Using the data below, repeat all of it precisely.

━━━━━ Records provided ━━━━━

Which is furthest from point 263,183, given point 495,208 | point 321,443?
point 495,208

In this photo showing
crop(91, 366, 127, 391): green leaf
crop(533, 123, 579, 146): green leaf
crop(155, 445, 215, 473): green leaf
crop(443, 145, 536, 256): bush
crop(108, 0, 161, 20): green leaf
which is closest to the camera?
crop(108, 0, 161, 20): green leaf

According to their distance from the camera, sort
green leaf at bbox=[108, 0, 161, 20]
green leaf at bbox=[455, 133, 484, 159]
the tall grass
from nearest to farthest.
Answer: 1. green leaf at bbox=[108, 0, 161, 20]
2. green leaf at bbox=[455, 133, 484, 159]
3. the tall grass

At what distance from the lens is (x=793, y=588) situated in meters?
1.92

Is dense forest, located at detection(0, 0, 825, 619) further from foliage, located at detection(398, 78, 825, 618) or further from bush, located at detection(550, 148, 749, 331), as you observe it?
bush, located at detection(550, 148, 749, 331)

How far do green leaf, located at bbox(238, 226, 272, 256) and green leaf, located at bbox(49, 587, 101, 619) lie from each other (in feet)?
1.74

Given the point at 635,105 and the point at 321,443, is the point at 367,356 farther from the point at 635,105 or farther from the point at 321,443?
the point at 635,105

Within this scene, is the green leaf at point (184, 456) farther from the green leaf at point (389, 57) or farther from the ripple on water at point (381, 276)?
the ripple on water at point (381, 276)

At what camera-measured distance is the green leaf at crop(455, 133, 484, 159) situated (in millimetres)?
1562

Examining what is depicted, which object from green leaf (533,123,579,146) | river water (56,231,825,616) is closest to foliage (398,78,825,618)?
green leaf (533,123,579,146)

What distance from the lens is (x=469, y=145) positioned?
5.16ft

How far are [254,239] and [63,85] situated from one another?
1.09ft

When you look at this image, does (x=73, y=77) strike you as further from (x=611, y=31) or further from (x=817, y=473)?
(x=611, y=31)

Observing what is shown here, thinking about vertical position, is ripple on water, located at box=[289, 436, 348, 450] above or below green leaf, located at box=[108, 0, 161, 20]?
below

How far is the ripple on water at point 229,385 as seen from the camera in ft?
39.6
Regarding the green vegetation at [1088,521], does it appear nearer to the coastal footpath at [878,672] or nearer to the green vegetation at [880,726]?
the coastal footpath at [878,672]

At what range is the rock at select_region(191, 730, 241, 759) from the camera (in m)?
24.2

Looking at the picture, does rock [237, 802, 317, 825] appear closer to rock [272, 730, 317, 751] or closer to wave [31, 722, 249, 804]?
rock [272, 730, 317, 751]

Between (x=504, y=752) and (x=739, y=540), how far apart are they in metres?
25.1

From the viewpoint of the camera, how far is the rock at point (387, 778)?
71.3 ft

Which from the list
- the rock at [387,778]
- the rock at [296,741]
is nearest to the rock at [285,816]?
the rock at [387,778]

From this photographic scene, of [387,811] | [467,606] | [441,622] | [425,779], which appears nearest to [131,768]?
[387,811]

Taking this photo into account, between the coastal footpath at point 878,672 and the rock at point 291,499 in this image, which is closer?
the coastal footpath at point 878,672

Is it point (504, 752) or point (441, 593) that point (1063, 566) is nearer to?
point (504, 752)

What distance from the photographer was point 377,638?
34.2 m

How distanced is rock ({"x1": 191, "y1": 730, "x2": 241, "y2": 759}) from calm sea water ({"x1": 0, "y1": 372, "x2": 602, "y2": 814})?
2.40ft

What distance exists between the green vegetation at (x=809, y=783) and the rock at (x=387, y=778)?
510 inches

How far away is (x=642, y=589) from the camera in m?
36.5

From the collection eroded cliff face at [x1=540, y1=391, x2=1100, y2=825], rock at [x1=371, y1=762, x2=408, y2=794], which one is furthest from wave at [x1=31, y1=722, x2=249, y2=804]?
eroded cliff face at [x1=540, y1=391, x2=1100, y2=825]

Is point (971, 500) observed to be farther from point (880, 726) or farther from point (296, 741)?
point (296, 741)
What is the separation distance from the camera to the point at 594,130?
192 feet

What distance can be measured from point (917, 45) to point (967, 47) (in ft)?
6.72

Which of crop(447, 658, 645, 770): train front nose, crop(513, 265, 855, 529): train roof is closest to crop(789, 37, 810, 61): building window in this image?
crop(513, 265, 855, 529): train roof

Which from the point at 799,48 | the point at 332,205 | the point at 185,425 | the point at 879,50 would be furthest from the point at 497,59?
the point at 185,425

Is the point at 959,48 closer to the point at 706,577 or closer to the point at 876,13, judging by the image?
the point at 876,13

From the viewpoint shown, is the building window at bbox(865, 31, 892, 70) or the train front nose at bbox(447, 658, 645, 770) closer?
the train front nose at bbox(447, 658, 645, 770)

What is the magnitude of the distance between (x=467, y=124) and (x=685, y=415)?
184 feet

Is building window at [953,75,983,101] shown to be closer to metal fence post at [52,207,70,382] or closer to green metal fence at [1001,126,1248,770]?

━━━━━

_Written reply_
Which is furthest from point 263,183, given point 495,208 | point 321,443?
point 495,208

In this photo showing
crop(91, 366, 127, 391): green leaf
crop(533, 123, 579, 146): green leaf
crop(155, 445, 215, 473): green leaf
crop(443, 145, 536, 256): bush
crop(108, 0, 161, 20): green leaf
which is closest to the camera?
crop(108, 0, 161, 20): green leaf

According to their distance from the camera, sort
green leaf at bbox=[108, 0, 161, 20]
green leaf at bbox=[455, 133, 484, 159]
the tall grass
from nearest to farthest.
Answer: 1. green leaf at bbox=[108, 0, 161, 20]
2. green leaf at bbox=[455, 133, 484, 159]
3. the tall grass

At what distance from the lens is (x=793, y=588) situated in meters?
1.92

Is dense forest, located at detection(0, 0, 825, 619) further from foliage, located at detection(398, 78, 825, 618) or further from bush, located at detection(550, 148, 749, 331), as you observe it?
bush, located at detection(550, 148, 749, 331)

How far do green leaf, located at bbox(238, 226, 272, 256) and green leaf, located at bbox(49, 587, 101, 619) lie from each other (in feet)?
1.74

Given the point at 635,105 and the point at 321,443, is the point at 367,356 farther from the point at 635,105 or farther from the point at 321,443?
the point at 635,105

Within this scene, is the green leaf at point (184, 456) farther from the green leaf at point (389, 57) or farther from the ripple on water at point (381, 276)?
the ripple on water at point (381, 276)

At what camera-measured distance is the green leaf at crop(455, 133, 484, 159) situated (in millimetres)?
1562

Examining what is depicted, which object from green leaf (533,123,579,146) | river water (56,231,825,616) is closest to foliage (398,78,825,618)?
green leaf (533,123,579,146)

What distance from the lens is (x=469, y=145) positioned?
5.16ft

How far are [254,239] and [63,85] situated from one another?
1.09ft

When you look at this image, does (x=73, y=77) strike you as further from (x=611, y=31) or further from (x=817, y=473)?
(x=611, y=31)

Observing what is shown here, thinking about vertical position, is ripple on water, located at box=[289, 436, 348, 450] above or below green leaf, located at box=[108, 0, 161, 20]?
below

How far is the ripple on water at point 229,385 as seen from the camera in ft?
39.6
Regarding the green vegetation at [1088,521], does it appear nearer to the coastal footpath at [878,672] or nearer to the green vegetation at [880,726]?
the coastal footpath at [878,672]

At what range is the rock at select_region(191, 730, 241, 759) from the camera (in m)?
24.2

Looking at the picture, does rock [237, 802, 317, 825] appear closer to rock [272, 730, 317, 751] or closer to wave [31, 722, 249, 804]?
rock [272, 730, 317, 751]

Between (x=504, y=752) and (x=739, y=540), how far apart are they in metres?
25.1

From the viewpoint of the camera, how far is the rock at point (387, 778)?
71.3 ft

Which from the list
- the rock at [387,778]
- the rock at [296,741]
is nearest to the rock at [285,816]?
the rock at [387,778]

From this photographic scene, of [387,811] | [467,606] | [441,622] | [425,779], which appears nearest to [131,768]?
[387,811]

Taking this photo into account, between the coastal footpath at point 878,672 and the rock at point 291,499 in this image, which is closer?
the coastal footpath at point 878,672

Is it point (504, 752) or point (441, 593) that point (1063, 566) is nearer to?
point (504, 752)

What distance from the photographer was point 377,638?
34.2 m

How distanced is rock ({"x1": 191, "y1": 730, "x2": 241, "y2": 759}) from calm sea water ({"x1": 0, "y1": 372, "x2": 602, "y2": 814})?
2.40ft

What distance exists between the green vegetation at (x=809, y=783) and the rock at (x=387, y=778)?
510 inches

How far away is (x=642, y=589) from the camera in m?
36.5

From the collection eroded cliff face at [x1=540, y1=391, x2=1100, y2=825], rock at [x1=371, y1=762, x2=408, y2=794], which one is furthest from wave at [x1=31, y1=722, x2=249, y2=804]?
eroded cliff face at [x1=540, y1=391, x2=1100, y2=825]

Is point (971, 500) observed to be farther from point (880, 726) or farther from point (296, 741)?
point (296, 741)
What is the separation distance from the camera to the point at 594,130?
192 feet

What distance can be measured from point (917, 45) to point (967, 47) (in ft)?
6.72

Which of crop(447, 658, 645, 770): train front nose, crop(513, 265, 855, 529): train roof is closest to crop(789, 37, 810, 61): building window in this image?
crop(513, 265, 855, 529): train roof

Which from the point at 799,48 | the point at 332,205 | the point at 185,425 | the point at 879,50 would be furthest from the point at 497,59?
the point at 185,425

Is the point at 959,48 closer to the point at 706,577 or closer to the point at 876,13, judging by the image?
the point at 876,13

From the viewpoint shown, is the building window at bbox(865, 31, 892, 70) or the train front nose at bbox(447, 658, 645, 770) closer?
the train front nose at bbox(447, 658, 645, 770)

What is the magnitude of the distance between (x=467, y=124) and (x=685, y=415)?
184 feet

Is building window at [953,75,983,101] shown to be closer to metal fence post at [52,207,70,382] or closer to green metal fence at [1001,126,1248,770]?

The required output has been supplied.